Hüzün kokar sonbahar

Her şey o kadar dokunaklı ki; bunca hüzün yetmiyorcasına ‘bir sen eksiktin sonbahar’ diyesi geliyor insanın. Hüzün kokuyor her yer. Vicdanı sızlatan, iç burkan ne kadar yaşanmışlık varsa, sanki en çok da bu mevsimde duyumsatıyor kendini...
***
Gece apansız iner şehrin varoşlarına... Yüreğine acının sesi tırmanır, kendi diyarında gurbette sanıyor insan kendini.
Şimdi kar yağıyor orda deprem yemiş bir çocuğun üstüne…Sanki sonbahar unutmuş mevsimliğini.
Namlulara sürülmüş mermiler… Derinlere inceden sızıyor kan. Ağaçlardan dökülen yapraklar gibi gencecik yaşlarında toprağa düşenlerin ardından, gözyaşlarına boğulan sevenlerin feryadı oluyor hüzün. Yüreklerde kocaman yaralar açan. Üstü kabuk bağlamış ama içi hala kanayan yaraların adı oluyor hüzün.

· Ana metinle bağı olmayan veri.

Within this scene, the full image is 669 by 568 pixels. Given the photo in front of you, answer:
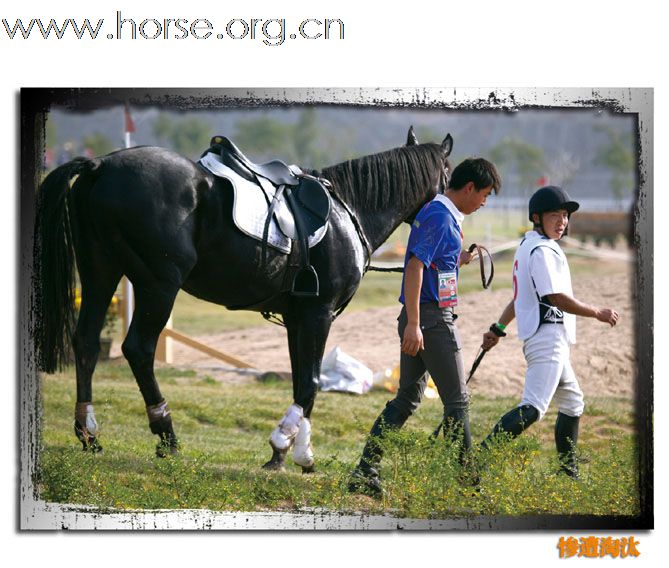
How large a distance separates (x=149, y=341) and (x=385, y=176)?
2.05 meters

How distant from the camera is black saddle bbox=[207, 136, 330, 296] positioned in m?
6.39

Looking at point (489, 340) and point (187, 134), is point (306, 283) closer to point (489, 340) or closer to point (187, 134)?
point (489, 340)

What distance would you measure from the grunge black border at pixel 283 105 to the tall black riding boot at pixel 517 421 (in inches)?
20.7

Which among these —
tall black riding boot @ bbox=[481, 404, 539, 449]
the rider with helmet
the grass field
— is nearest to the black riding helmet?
the rider with helmet

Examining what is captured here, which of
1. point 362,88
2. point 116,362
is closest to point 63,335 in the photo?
point 362,88

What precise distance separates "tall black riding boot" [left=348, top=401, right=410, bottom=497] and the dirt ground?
4384mm

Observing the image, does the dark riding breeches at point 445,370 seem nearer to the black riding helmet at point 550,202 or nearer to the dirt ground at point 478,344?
the black riding helmet at point 550,202

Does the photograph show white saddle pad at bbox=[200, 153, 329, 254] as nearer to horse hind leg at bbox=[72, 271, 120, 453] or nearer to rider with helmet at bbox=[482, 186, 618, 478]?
horse hind leg at bbox=[72, 271, 120, 453]

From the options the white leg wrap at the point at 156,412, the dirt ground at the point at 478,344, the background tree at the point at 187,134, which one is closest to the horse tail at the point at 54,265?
the white leg wrap at the point at 156,412

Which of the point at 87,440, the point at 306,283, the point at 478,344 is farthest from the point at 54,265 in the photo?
the point at 478,344

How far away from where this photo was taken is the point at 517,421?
607 cm

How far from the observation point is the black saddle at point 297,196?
21.0ft

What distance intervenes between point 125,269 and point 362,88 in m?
1.91
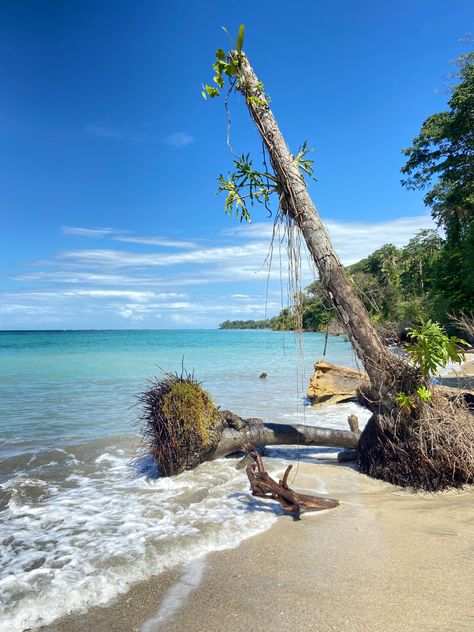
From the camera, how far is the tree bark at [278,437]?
6621 millimetres

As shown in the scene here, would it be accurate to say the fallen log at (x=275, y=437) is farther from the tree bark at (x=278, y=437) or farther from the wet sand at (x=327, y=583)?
the wet sand at (x=327, y=583)

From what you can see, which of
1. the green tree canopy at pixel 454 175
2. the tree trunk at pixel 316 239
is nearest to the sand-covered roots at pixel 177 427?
the tree trunk at pixel 316 239

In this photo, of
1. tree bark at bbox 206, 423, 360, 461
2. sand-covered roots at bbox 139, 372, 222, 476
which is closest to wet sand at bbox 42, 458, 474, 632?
sand-covered roots at bbox 139, 372, 222, 476

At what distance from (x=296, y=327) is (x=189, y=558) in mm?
2921

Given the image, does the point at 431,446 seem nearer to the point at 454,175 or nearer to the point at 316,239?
the point at 316,239

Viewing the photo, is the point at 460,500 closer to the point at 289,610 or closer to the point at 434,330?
the point at 434,330

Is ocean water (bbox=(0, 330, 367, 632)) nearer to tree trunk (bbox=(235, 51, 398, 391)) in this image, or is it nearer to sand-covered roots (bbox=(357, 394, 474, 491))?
tree trunk (bbox=(235, 51, 398, 391))

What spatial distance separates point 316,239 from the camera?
5570 millimetres

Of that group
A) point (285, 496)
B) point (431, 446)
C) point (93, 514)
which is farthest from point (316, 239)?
point (93, 514)

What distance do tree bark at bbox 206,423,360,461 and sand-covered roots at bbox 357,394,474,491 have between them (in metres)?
1.57

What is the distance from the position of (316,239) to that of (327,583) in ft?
12.7

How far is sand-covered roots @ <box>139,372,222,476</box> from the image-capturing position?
5.96m

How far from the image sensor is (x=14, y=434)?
940 cm

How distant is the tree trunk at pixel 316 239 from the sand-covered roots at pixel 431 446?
0.56 meters
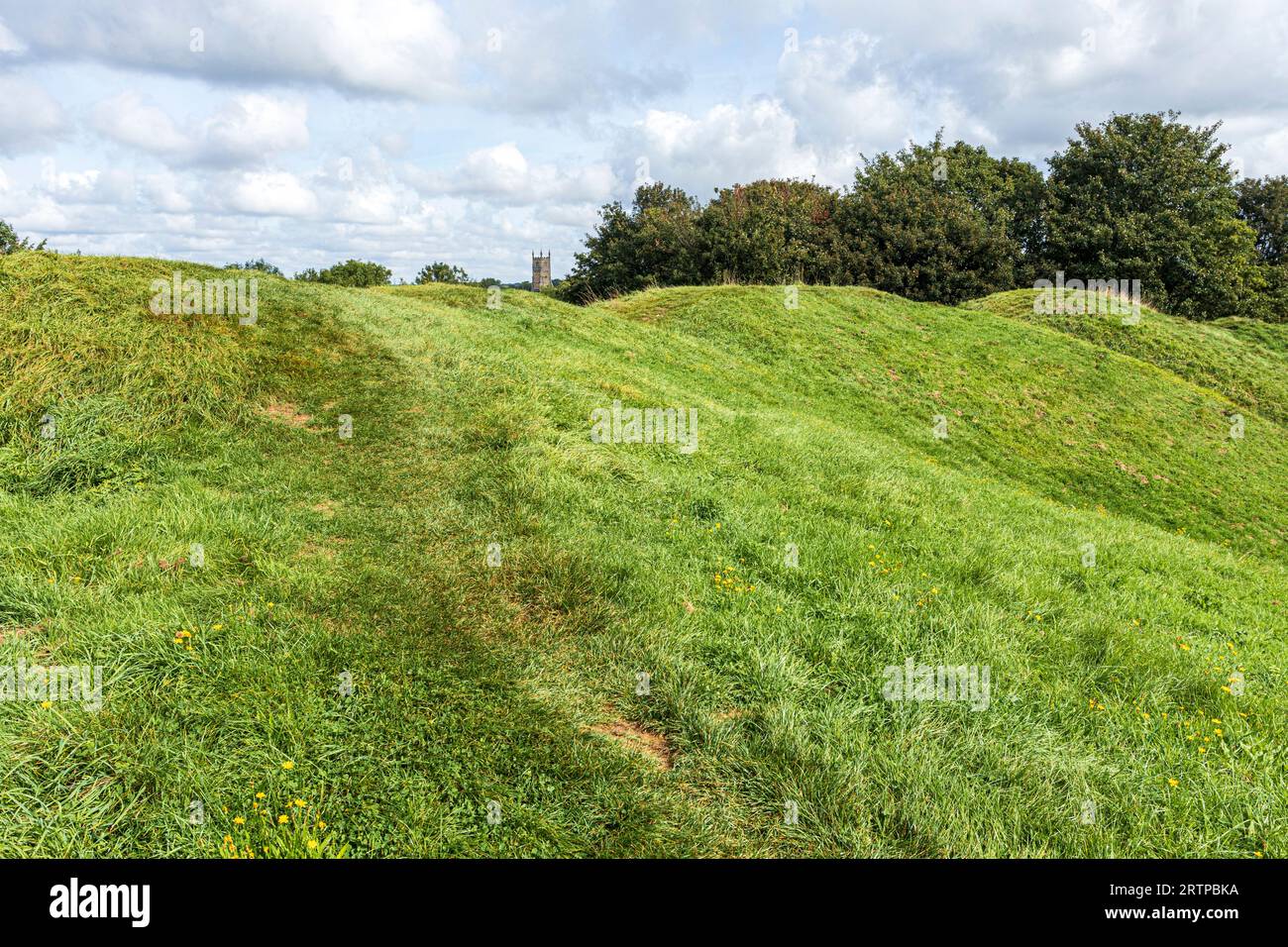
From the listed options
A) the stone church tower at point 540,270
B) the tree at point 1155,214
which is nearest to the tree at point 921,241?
the tree at point 1155,214

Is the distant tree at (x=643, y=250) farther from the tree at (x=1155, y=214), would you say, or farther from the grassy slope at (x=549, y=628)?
the grassy slope at (x=549, y=628)

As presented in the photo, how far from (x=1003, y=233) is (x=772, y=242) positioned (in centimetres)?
1531

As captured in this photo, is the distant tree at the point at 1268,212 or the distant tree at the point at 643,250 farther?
the distant tree at the point at 1268,212

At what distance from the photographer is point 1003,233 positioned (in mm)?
42781

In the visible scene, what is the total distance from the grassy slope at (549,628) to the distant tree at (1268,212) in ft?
242

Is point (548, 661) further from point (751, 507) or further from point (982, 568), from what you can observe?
point (982, 568)

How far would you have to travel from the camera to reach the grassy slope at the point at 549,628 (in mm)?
4020

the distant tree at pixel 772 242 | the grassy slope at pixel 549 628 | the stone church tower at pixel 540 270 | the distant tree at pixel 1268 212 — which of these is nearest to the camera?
the grassy slope at pixel 549 628

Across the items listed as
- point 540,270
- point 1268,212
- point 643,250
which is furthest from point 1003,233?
point 540,270

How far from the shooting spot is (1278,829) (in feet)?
14.2

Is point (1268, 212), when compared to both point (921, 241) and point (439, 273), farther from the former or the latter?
point (439, 273)

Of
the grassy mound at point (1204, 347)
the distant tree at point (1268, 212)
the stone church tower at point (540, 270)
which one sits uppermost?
the stone church tower at point (540, 270)

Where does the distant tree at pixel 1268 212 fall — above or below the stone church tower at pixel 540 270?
below

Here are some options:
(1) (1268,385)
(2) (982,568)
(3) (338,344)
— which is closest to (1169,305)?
(1) (1268,385)
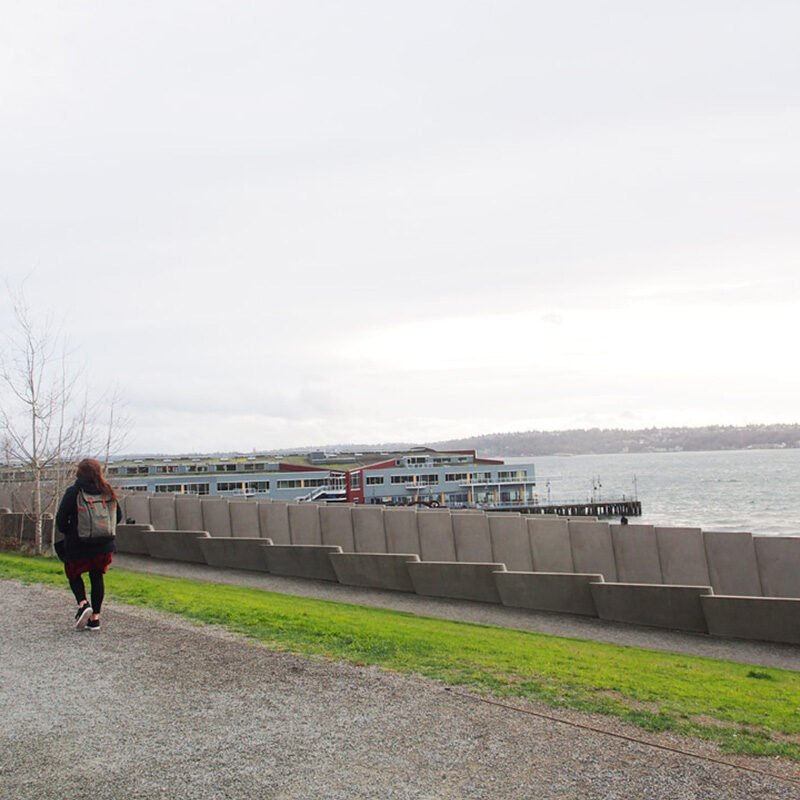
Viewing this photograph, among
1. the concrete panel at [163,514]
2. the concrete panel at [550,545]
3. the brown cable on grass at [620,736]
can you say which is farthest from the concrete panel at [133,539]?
the brown cable on grass at [620,736]

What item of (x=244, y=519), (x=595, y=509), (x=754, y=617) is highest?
(x=244, y=519)

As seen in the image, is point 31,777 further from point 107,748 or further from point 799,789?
point 799,789

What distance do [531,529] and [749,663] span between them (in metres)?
6.99

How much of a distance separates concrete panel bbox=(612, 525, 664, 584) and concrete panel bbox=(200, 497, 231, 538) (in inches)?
415

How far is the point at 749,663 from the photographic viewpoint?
14055 millimetres

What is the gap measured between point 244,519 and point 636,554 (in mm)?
10421

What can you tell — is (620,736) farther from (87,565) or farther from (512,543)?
(512,543)

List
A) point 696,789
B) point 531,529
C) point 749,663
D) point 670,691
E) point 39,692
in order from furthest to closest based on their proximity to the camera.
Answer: point 531,529 → point 749,663 → point 670,691 → point 39,692 → point 696,789

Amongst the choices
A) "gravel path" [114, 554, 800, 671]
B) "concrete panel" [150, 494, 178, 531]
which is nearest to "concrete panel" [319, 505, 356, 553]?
"gravel path" [114, 554, 800, 671]

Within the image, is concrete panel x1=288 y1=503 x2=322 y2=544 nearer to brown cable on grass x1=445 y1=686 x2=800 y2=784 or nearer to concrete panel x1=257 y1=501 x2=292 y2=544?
concrete panel x1=257 y1=501 x2=292 y2=544

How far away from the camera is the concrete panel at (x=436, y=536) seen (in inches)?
831

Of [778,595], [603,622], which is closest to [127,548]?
[603,622]

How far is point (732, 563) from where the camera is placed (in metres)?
18.7

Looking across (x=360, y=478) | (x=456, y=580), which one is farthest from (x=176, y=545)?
(x=360, y=478)
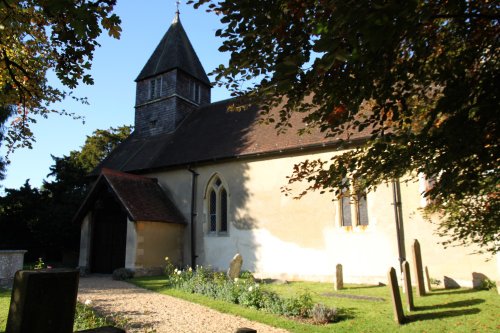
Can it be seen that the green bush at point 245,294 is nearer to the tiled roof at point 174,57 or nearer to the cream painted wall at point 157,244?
the cream painted wall at point 157,244

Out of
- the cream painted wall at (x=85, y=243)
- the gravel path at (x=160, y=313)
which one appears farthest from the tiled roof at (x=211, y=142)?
the gravel path at (x=160, y=313)

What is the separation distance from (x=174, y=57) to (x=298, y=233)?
13488 mm

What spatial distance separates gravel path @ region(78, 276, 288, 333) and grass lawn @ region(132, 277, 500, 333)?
0.37 m

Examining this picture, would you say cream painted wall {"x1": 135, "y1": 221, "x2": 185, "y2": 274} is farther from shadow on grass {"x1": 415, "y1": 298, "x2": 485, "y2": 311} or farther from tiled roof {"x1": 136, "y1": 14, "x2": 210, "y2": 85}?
shadow on grass {"x1": 415, "y1": 298, "x2": 485, "y2": 311}

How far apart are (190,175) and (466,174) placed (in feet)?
46.4

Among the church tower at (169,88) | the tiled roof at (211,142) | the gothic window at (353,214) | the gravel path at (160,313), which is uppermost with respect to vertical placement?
the church tower at (169,88)

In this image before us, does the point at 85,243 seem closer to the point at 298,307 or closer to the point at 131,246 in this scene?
the point at 131,246

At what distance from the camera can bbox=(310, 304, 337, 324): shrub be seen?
23.9ft

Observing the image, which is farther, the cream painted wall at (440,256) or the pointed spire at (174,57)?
the pointed spire at (174,57)

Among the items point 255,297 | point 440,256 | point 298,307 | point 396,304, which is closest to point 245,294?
point 255,297

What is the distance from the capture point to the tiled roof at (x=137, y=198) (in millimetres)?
15047

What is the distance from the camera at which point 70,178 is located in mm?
23531

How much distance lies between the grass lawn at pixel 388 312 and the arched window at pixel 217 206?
5.61 meters

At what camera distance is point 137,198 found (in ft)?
51.8
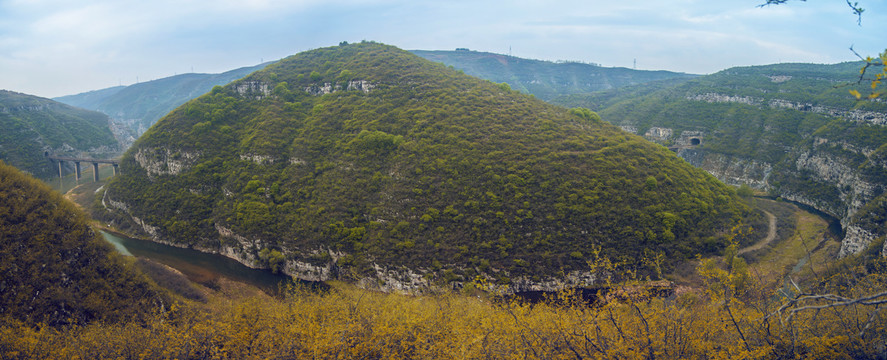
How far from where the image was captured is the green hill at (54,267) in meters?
25.5

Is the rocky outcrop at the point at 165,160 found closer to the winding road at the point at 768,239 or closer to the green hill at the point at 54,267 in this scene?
the green hill at the point at 54,267

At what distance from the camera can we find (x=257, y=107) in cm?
7962

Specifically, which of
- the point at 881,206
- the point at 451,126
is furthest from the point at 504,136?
the point at 881,206

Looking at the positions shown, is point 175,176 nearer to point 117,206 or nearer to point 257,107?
point 117,206

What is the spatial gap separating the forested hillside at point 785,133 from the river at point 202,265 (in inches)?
2920

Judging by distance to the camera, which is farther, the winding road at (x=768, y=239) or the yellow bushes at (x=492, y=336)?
the winding road at (x=768, y=239)

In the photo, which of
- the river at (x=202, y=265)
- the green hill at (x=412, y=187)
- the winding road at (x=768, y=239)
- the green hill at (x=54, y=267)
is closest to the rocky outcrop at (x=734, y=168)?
the winding road at (x=768, y=239)

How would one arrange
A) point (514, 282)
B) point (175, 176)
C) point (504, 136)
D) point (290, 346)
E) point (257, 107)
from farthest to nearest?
point (257, 107) → point (175, 176) → point (504, 136) → point (514, 282) → point (290, 346)

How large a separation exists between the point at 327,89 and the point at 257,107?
14529 mm

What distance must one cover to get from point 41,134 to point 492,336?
154040mm

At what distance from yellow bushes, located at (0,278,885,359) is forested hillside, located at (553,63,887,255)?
4985 centimetres

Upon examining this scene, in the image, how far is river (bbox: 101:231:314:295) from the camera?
48.1 m

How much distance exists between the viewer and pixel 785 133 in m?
96.1

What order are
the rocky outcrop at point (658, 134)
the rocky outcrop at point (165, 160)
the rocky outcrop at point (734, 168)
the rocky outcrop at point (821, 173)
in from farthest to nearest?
the rocky outcrop at point (658, 134), the rocky outcrop at point (734, 168), the rocky outcrop at point (165, 160), the rocky outcrop at point (821, 173)
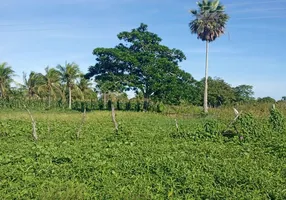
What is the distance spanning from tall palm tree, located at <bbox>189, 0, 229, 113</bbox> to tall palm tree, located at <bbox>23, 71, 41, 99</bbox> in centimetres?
2277

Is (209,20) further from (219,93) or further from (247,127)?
(247,127)

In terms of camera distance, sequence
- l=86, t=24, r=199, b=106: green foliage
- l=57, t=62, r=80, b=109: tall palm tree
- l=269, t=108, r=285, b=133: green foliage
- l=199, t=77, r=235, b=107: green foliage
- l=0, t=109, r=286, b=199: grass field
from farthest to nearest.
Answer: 1. l=199, t=77, r=235, b=107: green foliage
2. l=57, t=62, r=80, b=109: tall palm tree
3. l=86, t=24, r=199, b=106: green foliage
4. l=269, t=108, r=285, b=133: green foliage
5. l=0, t=109, r=286, b=199: grass field

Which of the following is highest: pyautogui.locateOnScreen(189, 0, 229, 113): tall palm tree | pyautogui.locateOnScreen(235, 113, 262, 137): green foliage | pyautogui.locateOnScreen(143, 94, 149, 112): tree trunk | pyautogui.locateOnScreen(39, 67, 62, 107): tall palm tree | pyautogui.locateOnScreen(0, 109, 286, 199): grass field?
pyautogui.locateOnScreen(189, 0, 229, 113): tall palm tree

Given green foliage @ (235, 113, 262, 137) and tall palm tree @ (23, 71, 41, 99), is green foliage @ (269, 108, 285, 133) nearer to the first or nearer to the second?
green foliage @ (235, 113, 262, 137)

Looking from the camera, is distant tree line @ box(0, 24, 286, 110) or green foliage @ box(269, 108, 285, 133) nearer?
green foliage @ box(269, 108, 285, 133)

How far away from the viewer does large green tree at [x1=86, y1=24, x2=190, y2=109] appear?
35375mm

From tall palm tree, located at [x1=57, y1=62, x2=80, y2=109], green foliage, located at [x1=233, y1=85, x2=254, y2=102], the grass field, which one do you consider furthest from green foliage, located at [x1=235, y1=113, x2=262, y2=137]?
green foliage, located at [x1=233, y1=85, x2=254, y2=102]

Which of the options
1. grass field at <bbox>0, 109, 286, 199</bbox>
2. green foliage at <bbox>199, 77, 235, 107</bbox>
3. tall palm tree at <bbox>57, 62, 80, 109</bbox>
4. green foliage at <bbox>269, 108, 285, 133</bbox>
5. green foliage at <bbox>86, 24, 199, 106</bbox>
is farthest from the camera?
green foliage at <bbox>199, 77, 235, 107</bbox>

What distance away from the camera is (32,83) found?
156 ft

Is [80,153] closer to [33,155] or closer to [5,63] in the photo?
[33,155]

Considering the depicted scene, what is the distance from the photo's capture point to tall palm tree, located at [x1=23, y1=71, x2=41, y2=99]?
4669 centimetres

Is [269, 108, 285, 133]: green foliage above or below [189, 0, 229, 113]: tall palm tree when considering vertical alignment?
below

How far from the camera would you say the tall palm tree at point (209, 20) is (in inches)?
1489

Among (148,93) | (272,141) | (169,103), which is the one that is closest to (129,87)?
(148,93)
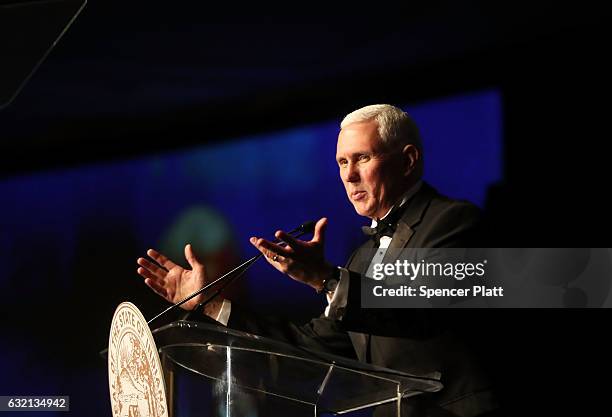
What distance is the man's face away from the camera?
8.54 feet

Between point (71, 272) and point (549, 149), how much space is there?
233cm

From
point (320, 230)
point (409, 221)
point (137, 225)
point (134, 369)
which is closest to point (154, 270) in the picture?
point (134, 369)

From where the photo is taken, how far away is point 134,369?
2.08 metres

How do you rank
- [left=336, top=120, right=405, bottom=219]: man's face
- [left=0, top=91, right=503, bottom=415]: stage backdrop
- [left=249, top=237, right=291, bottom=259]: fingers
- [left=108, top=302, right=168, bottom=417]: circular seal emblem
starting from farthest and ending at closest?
[left=0, top=91, right=503, bottom=415]: stage backdrop < [left=336, top=120, right=405, bottom=219]: man's face < [left=108, top=302, right=168, bottom=417]: circular seal emblem < [left=249, top=237, right=291, bottom=259]: fingers

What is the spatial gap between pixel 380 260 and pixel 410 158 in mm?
295

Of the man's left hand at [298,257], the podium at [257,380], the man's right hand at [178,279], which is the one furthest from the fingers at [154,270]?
the man's left hand at [298,257]

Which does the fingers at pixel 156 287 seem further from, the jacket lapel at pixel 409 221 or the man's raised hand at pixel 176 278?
the jacket lapel at pixel 409 221

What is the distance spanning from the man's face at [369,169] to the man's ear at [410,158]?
17 mm

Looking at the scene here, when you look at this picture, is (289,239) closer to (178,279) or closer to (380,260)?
(178,279)

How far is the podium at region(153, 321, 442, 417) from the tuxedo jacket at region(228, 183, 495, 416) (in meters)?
0.11

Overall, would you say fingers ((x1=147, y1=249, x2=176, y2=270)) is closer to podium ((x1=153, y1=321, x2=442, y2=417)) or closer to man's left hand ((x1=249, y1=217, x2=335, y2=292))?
podium ((x1=153, y1=321, x2=442, y2=417))

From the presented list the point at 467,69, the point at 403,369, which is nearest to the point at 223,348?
the point at 403,369

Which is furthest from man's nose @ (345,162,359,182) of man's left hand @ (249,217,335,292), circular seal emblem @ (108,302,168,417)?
circular seal emblem @ (108,302,168,417)

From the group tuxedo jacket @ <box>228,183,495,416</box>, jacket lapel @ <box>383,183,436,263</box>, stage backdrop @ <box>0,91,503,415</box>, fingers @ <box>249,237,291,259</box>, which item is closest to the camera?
fingers @ <box>249,237,291,259</box>
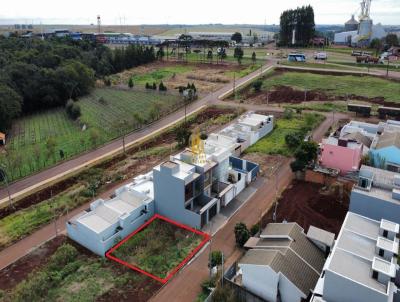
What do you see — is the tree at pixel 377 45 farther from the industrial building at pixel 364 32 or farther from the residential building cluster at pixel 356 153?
the residential building cluster at pixel 356 153

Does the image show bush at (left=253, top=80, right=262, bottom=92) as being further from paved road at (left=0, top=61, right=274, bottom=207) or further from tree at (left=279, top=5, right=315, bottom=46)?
tree at (left=279, top=5, right=315, bottom=46)

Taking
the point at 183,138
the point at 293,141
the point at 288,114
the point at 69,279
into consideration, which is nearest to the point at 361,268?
the point at 69,279

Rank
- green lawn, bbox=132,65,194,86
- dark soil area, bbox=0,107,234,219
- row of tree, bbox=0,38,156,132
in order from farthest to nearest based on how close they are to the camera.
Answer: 1. green lawn, bbox=132,65,194,86
2. row of tree, bbox=0,38,156,132
3. dark soil area, bbox=0,107,234,219

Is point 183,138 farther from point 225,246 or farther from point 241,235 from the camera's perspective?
point 241,235

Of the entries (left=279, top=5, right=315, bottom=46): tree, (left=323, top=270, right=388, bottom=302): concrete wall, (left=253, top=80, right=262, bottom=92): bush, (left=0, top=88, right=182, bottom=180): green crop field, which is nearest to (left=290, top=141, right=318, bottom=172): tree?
(left=323, top=270, right=388, bottom=302): concrete wall

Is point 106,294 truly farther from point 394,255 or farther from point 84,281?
point 394,255
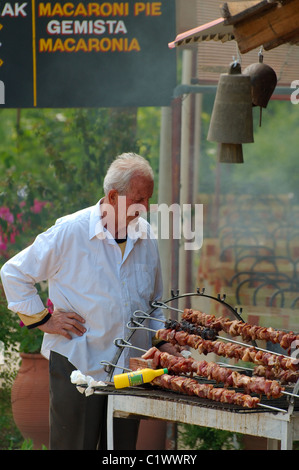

Tazelenmiş yeminler gibidir hazan. Bir sazın tellerine konuk eder seni, kan kaybeden yarayı anlatır bize. Bütün ayrıntıları not eder gibi, bir tarih düşürür, anlatır içindeki yangını.
Hayata dair ettiğin tüm yeminlerini hatırlatır sana bu mevsim... Görmeyen gözü, duymayan kulağı, dönmeyen dili, kanadı kırık bir kalemi, bir ünlemi anlatır.
Kan ve barut kokusunu, kıtlık-kıran dünyayı... Göğsüne bir hançer gibi inen akşamı, bir ağıtı anlatır, demir kapıları, tel örgüleri, bir acıyı anlatır, hiç dinmeyen sancılarını...
Karanlık bir geceye konuk eder seni, pusuları anlatır, gidip de dönmeyeni, dönüp de göremeyeni... Sağır duvarları, bir lokma ekmeği, bir yudum suyu, bir nefes sigarayı...
İç sesiniz anlatır size herşeyi. Avcılardan, avlardan arta kalanı, hasreti anlatır, daha bestelenmemiş bir ezgiyi... Topsuz, tüfeksiz, çapraz fişeksiz bir dünyayı anlatır... Su yürüyen dalları, patlayan tomurcuğu, boy atan şıvgınları... Bir kitaba başlar gibi, sular gibi bir çiçeği her sabah... İçi boşaltılmamış bir umudu anlatır... Kararan gökyüzünün asıl rengini, saçlarına sinen kokusuyla nergisi... Çocukları, uçurtmaları, kuş seslerini...
Hayata dair ettiğin yeminleri hatırlatır.
Uzaklar ve yakınlardır, hüznün sesidir. Sürgünlere açılan kapılardır. Patikalar ve uçurumlardır. Uykusuz geceler, dilsiz duvarlardır... Zindanda voltalardır sana hatırlatılan.
Tazelenmiş yeminler gibidir hazan. Uzak akşamlar, yağmurlarla ıslanmış merhabalardır.
Bütün mevsimlerin satır aralarını okuyan bir mevsimdir sonbahar. Bu mevsime atfedilen tüm sözcükler ve anlam kümeleri eski bir yara gibi kanayan uyaklardan oluşmuştur... Hazan, hüzün, güz... hüzzam şarkılar, sırılsıklam yağmurlar...
Hüzün bu mevsimin başucu duygusudur. Siz de ait olmadığınız bir oluşa haberiniz olmadan dahil edilmenin hüzün faslını duyuyor musunuz? Doğruların yanlış parçalara bölündükten sonra, birbiriyle milyon kez çarpılıp, yalanların sonsuzunu oluşturan sesleri duyuyor musunuz?.. Zulmü reva görenleri görüp kedere boğuluyor musunuz? Hüznümüzü bile kirletmeye çalışan görüntüleri görüyor, demeçleri duyuyor musunuz?
***
İletişimin tıkandığı zamandır, hiçbir iletinin size yeterli gelmediği ve hiçbir iletinizin doğru algılanmadığı, gerçeklerin bir fırtınaya tutulmuşçasına savrulup durduğu bir zamandır sonbahar.
Karşı dağları yıkacak kadar derinden çekilen bir „of”tur şimdi zaman. Rüzgarların peşinde sürüklenen sarı yaprakların rengine bürünmüştür. Yine de karmaşık ve darmadağınık bu tablonun bir köşesinde yeşil kalabilmiş bir umut ilişir gözünüze.
Tazelenir yeminler ve hayat kaldığı yerden devam eder, bir sonbahar hüznüyle.